===== Data provided

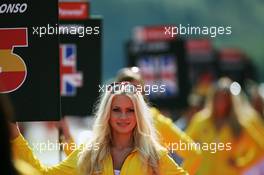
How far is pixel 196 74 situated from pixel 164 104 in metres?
10.8

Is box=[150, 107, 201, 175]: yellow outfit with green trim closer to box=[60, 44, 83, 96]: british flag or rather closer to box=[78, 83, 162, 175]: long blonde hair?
box=[60, 44, 83, 96]: british flag

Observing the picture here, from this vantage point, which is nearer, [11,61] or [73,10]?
[11,61]

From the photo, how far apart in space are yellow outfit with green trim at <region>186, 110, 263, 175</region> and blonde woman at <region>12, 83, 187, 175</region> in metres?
2.82

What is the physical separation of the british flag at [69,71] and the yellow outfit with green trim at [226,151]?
1.88m

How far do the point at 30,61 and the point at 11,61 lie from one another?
97mm

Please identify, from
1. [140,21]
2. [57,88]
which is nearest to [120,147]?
[57,88]

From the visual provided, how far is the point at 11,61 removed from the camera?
5742mm

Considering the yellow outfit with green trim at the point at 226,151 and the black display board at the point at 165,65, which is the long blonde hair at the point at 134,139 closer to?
the black display board at the point at 165,65

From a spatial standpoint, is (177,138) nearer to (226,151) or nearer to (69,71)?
(69,71)

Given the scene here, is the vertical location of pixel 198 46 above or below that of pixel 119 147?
above

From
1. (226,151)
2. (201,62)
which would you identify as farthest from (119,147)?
(201,62)

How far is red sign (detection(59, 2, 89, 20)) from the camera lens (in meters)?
7.08

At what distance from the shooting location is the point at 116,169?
5.46m

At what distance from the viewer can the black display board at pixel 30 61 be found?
226 inches
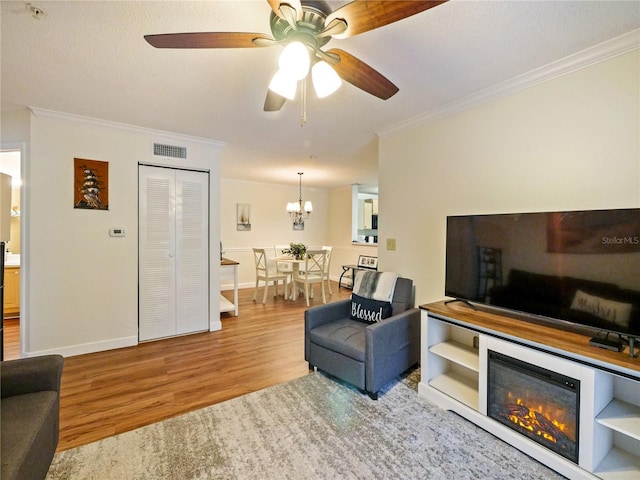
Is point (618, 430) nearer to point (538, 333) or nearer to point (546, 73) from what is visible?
point (538, 333)

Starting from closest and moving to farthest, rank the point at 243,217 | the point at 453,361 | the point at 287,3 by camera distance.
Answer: the point at 287,3 → the point at 453,361 → the point at 243,217

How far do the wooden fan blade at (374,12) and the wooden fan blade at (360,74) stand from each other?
174 mm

==========

Short problem.
Put the rows from the line containing "From the photo, how" through the last line of the rows into a JSON list of strings, one string per line, with blank lines skipped. Leave the pictures out of the list.

The response.
[
  "From the photo, how far apart in space are yellow outfit with green trim at <region>186, 110, 263, 175</region> and blonde woman at <region>12, 83, 187, 175</region> in metres?",
  "2.82",
  "What is the physical separation of the british flag at [69,71] and the yellow outfit with green trim at [226,151]?",
  "1.88m",
  "How far do the point at 30,61 and the point at 11,61 lie from one another?",
  "97mm",
  "Please identify, from",
  "1. [140,21]",
  "2. [57,88]",
  "which is nearest to [120,147]?",
  "[57,88]",
  "From the visual provided, how far is the point at 11,61 removed from the camera?",
  "5742mm",
  "Considering the yellow outfit with green trim at the point at 226,151 and the black display board at the point at 165,65, which is the long blonde hair at the point at 134,139 closer to?",
  "the black display board at the point at 165,65",
  "From a spatial standpoint, is (177,138) nearer to (226,151) or nearer to (69,71)?",
  "(69,71)",
  "Given the scene here, is the vertical location of pixel 198 46 above or below that of pixel 119 147?",
  "above",
  "From",
  "1. (226,151)",
  "2. (201,62)",
  "which would you identify as farthest from (119,147)?",
  "(201,62)",
  "How far is red sign (detection(59, 2, 89, 20)) from the camera lens (in meters)?",
  "7.08",
  "At what distance from the shooting location is the point at 116,169?",
  "5.46m",
  "At what distance from the viewer can the black display board at pixel 30 61 be found?",
  "226 inches",
  "Is point (618, 430) nearer to point (538, 333) or nearer to point (546, 73) from what is visible?",
  "point (538, 333)",
  "Starting from closest and moving to farthest, rank the point at 243,217 | the point at 453,361 | the point at 287,3 by camera distance.",
  "Answer: the point at 287,3 → the point at 453,361 → the point at 243,217",
  "How far do the wooden fan blade at (374,12) and the wooden fan blade at (360,74) stand from each other?",
  "174 mm"
]